The recording chamber was perfused continuously at 1.5 ml min−1 with the external solution comprising (mM): 125 NaCl, 3 KCl, 25 NaHCO3, 1.25 NaH2PO4, 1 MgCl2, 2 CaCl2, 10 or 25 glucose; 300 or 315 mosmol kg−1, pH 7.4 when bubbled with carbogen. The slicing solution was the same as the external solution except that it contained 6 mM MgCl2 and 1 mM CaCl2. For cell-attached patch experiments the electrode solution was the same as the external solution except that 10 mM Hepes (pH 7.4 with NaOH) was substituted for NaHCO3 and NaH2PO4 and the osmolality was adjusted to 290 mosmol kg−1 with sorbitol. This solution also contained 0.5-1 μM tetrodotoxin (TTX). For whole-cell or outside-out patch recordings the electrode contained (mM): 140 potassium methylsulphate (KMeSO4), 7 NaCl, 5 EGTA, 2 Mg-ATP, 10 Hepes; 280 mosmol kg−1, pH 7.2 when adjusted with KOH. All compounds were obtained from Sigma, except TTX (Alomone, Jerusalem, Israel).

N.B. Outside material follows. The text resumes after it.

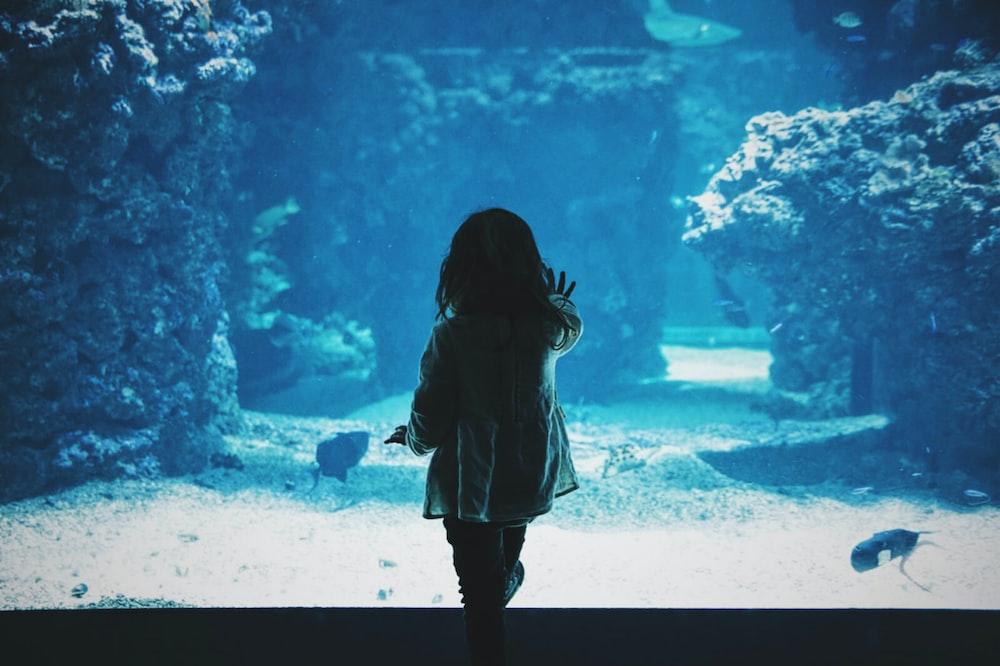 toddler girl touching glass tank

Cell-attached and outside-out patch recording
The recording methods were the same as in the companion paper (Bekkers, 2000) except in the following respects. Patch pipettes were coated with Sylgard and polished, and had resistances of 8–15 MΩ when filled with Hepes-buffered external solution. Rs compensation was not used. Patches (seal resistance > 2 GΩ) were obtained on the soma or primary apical dendrite of identified large layer 5 pyramidal neurons. The distance from the soma (Fig. 6) was measured from the centre of the nucleus.
The membrane potential of cell-attached patches depended on the resting potential of the neuron. Immediately upon breaking into these large layer 5 pyramids, the resting potential recorded by the patch clamp amplifier averaged about -62 mV. However, it has been reported that the resting potential of hippocampal interneurons and pyramidal neurons, measured using a non-invasive technique, was on average 15 mV more negative than the value measured in whole-cell current clamp recordings, probably because of a Donnan potential (Verheugen et al. 1999; Fricker et al. 1999). Thus, the resting potential of layer 5 pyramids was assumed to be -62 – 15 =−77 mV and the membrane potentials for cell-attached patches were estimated on this basis. Since all conductances were calculated with respect to the measured reversal potential, any error in this estimate of the resting potential would simply shift the activation and inactivation curves along the voltage axis without changing their shapes (Figs 4 and 5).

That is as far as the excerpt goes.